Soldiers - 反撃といえば、この歌もファイト・ソング。でも派手に戦うのではなく、冷静な兵士がしなやかに力強く立ち向かっていくイメージの歌。プロコフィエフの『ロミオとジュリエット』をモチーフにしたパートもある。

Seasons - 鳥の鳴き声は、朝4時に起きて録音した。4時が鳴き声ピークの時間帯なのだ。雨や枝、葉の音も録音し、それぞれスネアやハイハット代わりにプログラミングした。悲しみと喜び、静けさとダイナミックさ、季節の巡りを表現している。

Mirror - 外国人の視点から見た、対照的な要素がこの曲に込められている。『タンポポの綿毛が緑の背景に漂う』など、これも自然をモチーフにしている。サビのダイナミックさはとても気に入っていて、アルバム全体のハイライトでもある。ロンドン在住のAkioさんに作っていただいたミュージックビデオは、大切な人がこの世界から旅立ってしまった経験を持つ、全ての人が共感しうる映像作品。この世界で目に見えるもの全てに、大切な人の魂が反映されていて、鏡のようにうつしだしている。この映像の素晴らしさは、悲しいテーマでありながらも、前向きに生きる力強さが描写されているところ。

Again - M25という、東京でいう環八みたいなイギリスの高速道路を、通勤中渋滞に苛立ちながら運転している、という歌。旦那さんの実体験を元に、リアルなイギリス生活を反映させた。皮肉で少しダークなイギリス精神が凝縮されている歌。

The City - 都会と田舎とのコントラストを描いた歌。

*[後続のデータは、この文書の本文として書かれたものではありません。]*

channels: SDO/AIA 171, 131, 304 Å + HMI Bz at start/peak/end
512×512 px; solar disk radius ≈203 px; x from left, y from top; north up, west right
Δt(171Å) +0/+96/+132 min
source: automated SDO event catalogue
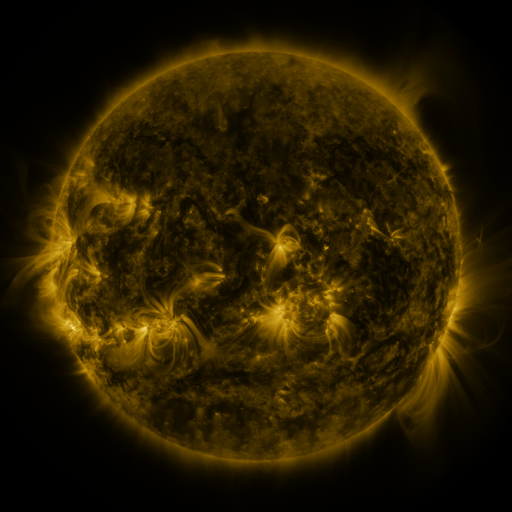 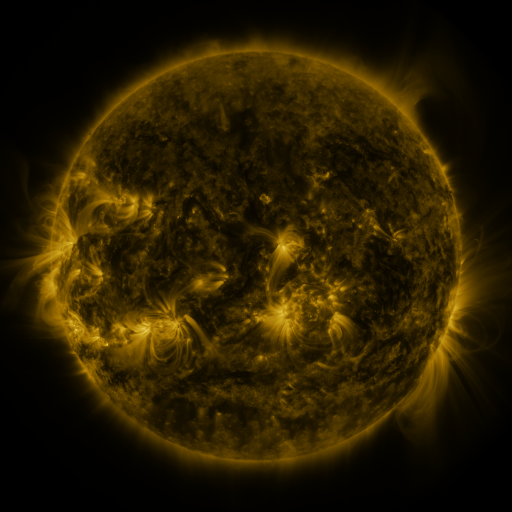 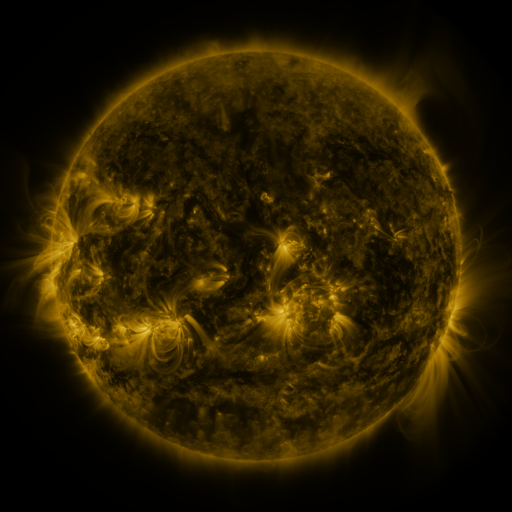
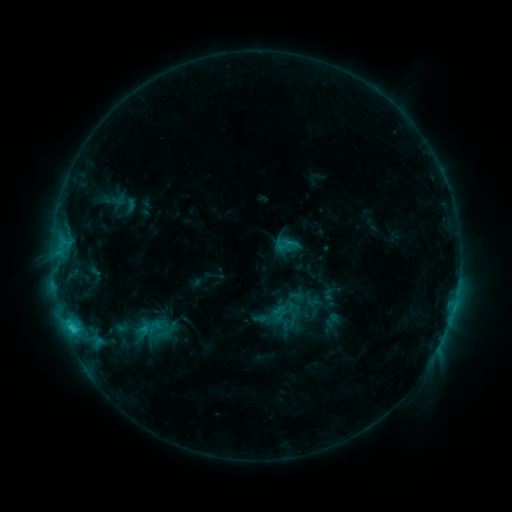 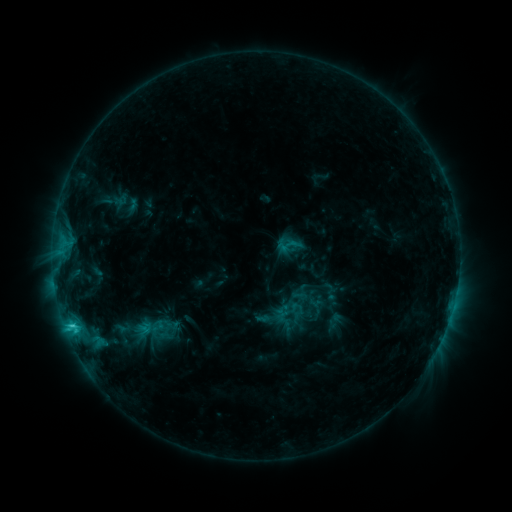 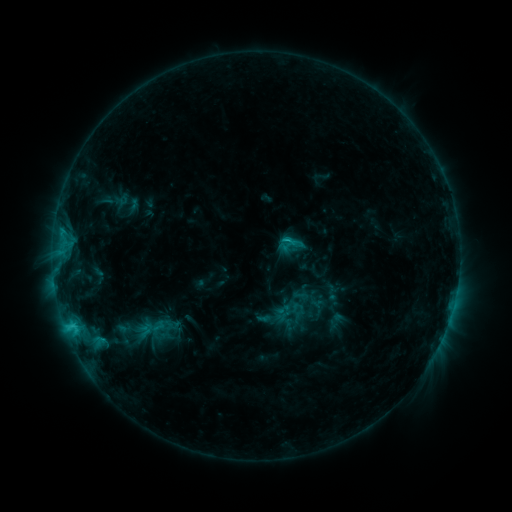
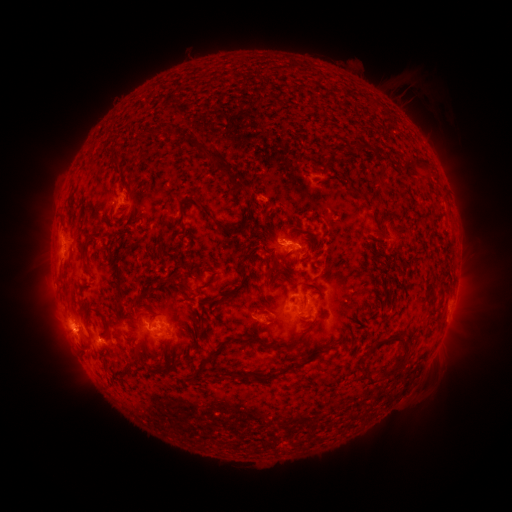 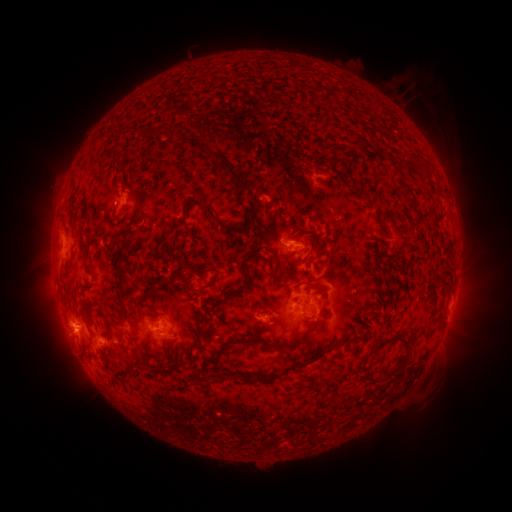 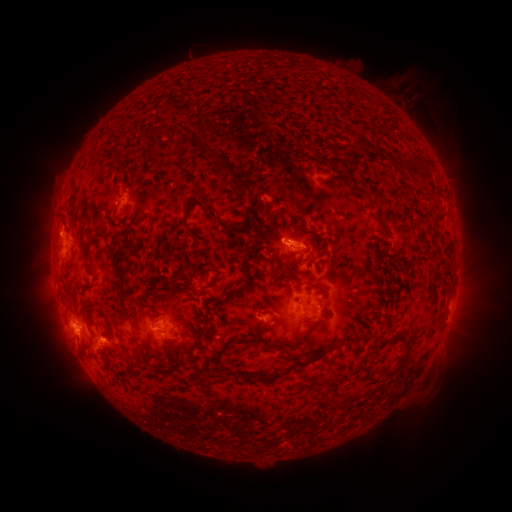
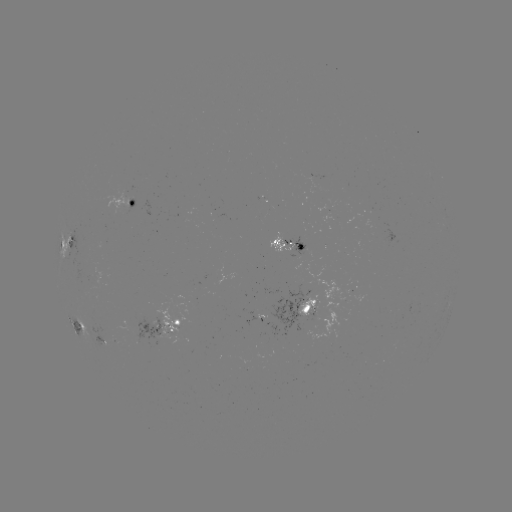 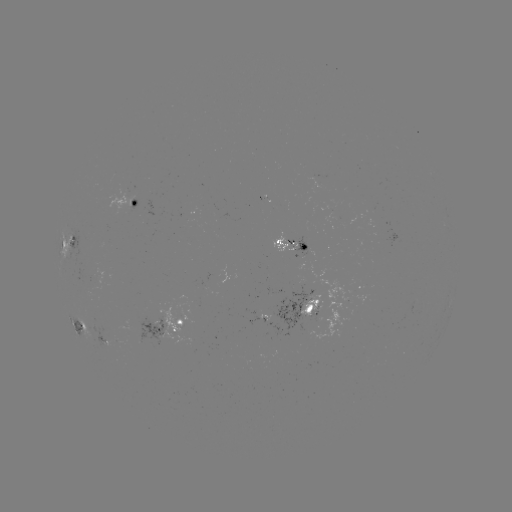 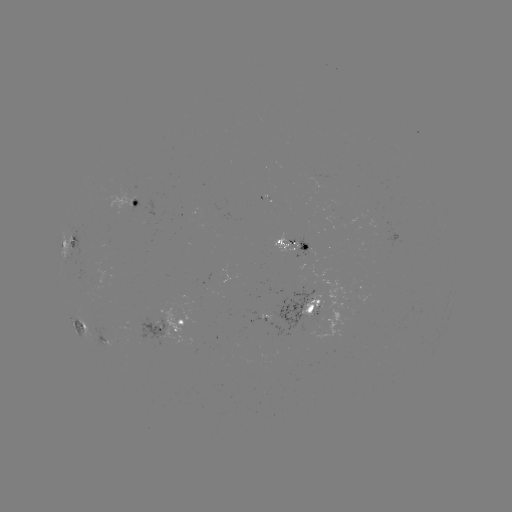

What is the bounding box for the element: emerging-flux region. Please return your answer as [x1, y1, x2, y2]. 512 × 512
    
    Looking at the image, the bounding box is [108, 188, 134, 214].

都会の刺激と、自然の静寂さ。アルバム全体を通して、この2つのバランスを保つことに意識が注がれている。

Pulse - この曲のきっかけは食器洗い機。フライパンやお皿が良い位置にあると、中の水が特定のリズムを作り、響き渡る。新しいジャンル、食器洗い機トランス。

Places - 長年の夢は、リアルワールド・スタジオで録音することだった。この曲のおかげでその夢が叶い、タイトル通り色んな場所に連れて行ってくれた。アジアやヨーロッパ、そしてリアルワールド。ここではピーター・ガブリエルがツアーで使っていたというベーゼンドルファーを弾くことができた。その前まで何度も別のスタジオで録り直したが、なかなか良いテイクがなく、こんなに何度も録音したのは初めて。長くかかったが、決して無駄ではない道のりだった。